АГ. А это, возможно, второй вариант ключа к французскому актеру. Что общего между фотогенией, как ее формулируют Деллюк и Эпштейн, Габеном, Гарри Бором и Делоном (особенно в тех фильмах, про которые говорят, что он там не умеет играть)? Все это люди, которые позволяют камере себя снимать. В чем, конечно, выражается пресловутое французское высокомерие. Потому что, как сказал Курцио Малапарте, «Франция — это остров, со всех сторон окруженный сушей».

У Сен-Жон Перса одна из поэм заканчивается фразой: «тень огромной птицы проходит по моему лицу». По-моему, они все время играют эту фразу. И Бор, и Манес, и Делон, и Габен. Они знают, что если они правильно встанут и камера будет правильно их снимать, то она увидит, как тень огромной птицы проходит по их лицу.

ЛШ. Да. Есть такое американское выражение: «Поймать свой свет». Очень голливудское, а по происхождению — совершенно театральное. Встать так, чтобы тебя было видно, а партнера — нет.

□ □ □ □ □ □ □

*Задания*
1. Перепишите отрывок из беседы о французских актерах, начиная со слов «АГ. А это, возможно, второй» и продолжая до слов «по их лицу.». Везде подставьте «тень летящей птицы» вместо «тень огромной птицы».
2. Чьи слова «Франция — это остров, со всех сторон окруженный сушей» приводятся в беседе о французских актерах?

Исходные записи
□ □ □ □ □ □ □

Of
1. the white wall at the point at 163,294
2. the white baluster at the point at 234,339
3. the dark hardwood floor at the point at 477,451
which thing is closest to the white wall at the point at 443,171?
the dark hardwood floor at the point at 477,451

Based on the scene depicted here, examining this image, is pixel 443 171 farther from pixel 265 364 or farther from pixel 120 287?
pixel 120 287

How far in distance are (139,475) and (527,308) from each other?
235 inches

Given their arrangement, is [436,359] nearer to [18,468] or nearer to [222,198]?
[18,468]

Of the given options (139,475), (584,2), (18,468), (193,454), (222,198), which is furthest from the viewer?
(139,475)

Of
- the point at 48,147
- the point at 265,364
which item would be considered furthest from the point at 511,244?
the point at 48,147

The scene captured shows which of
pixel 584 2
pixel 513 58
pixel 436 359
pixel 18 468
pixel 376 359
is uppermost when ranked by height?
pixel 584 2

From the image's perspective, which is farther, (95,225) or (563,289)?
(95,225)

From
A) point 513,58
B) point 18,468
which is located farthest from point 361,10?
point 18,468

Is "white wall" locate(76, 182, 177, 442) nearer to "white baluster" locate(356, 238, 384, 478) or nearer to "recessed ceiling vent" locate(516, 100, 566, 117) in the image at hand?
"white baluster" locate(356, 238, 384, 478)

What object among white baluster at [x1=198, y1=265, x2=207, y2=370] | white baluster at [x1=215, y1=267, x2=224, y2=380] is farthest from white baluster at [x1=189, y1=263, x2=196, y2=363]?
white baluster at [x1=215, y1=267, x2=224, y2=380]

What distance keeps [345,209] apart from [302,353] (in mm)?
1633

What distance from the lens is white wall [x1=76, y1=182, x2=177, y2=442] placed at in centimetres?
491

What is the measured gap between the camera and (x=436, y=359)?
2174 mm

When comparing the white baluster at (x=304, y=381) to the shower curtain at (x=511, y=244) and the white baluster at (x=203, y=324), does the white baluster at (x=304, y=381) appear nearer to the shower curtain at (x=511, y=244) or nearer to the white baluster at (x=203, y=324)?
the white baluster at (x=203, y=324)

□ □ □ □ □ □ □

*Письменные ответы*
1.
АГ. А это, возможно, второй вариант ключа к французскому актеру. Что общего между фотогенией, как ее формулируют Деллюк и Эпштейн, Габеном, Гарри Бором и Делоном (особенно в тех фильмах, про которые говорят, что он там не умеет играть)? Все это люди, которые позволяют камере себя снимать. В чем, конечно, выражается пресловутое французское высокомерие. Потому что, как сказал Курцио Малапарте, «Франция — это остров, со всех сторон окруженный сушей».

У Сен-Жон Перса одна из поэм заканчивается фразой: «тень летящей птицы проходит по моему лицу». По-моему, они все время играют эту фразу. И Бор, и Манес, и Делон, и Габен. Они знают, что если они правильно встанут и камера будет правильно их снимать, то она увидит, как тень летящей птицы проходит по их лицу.

2. Курцио Малапарте.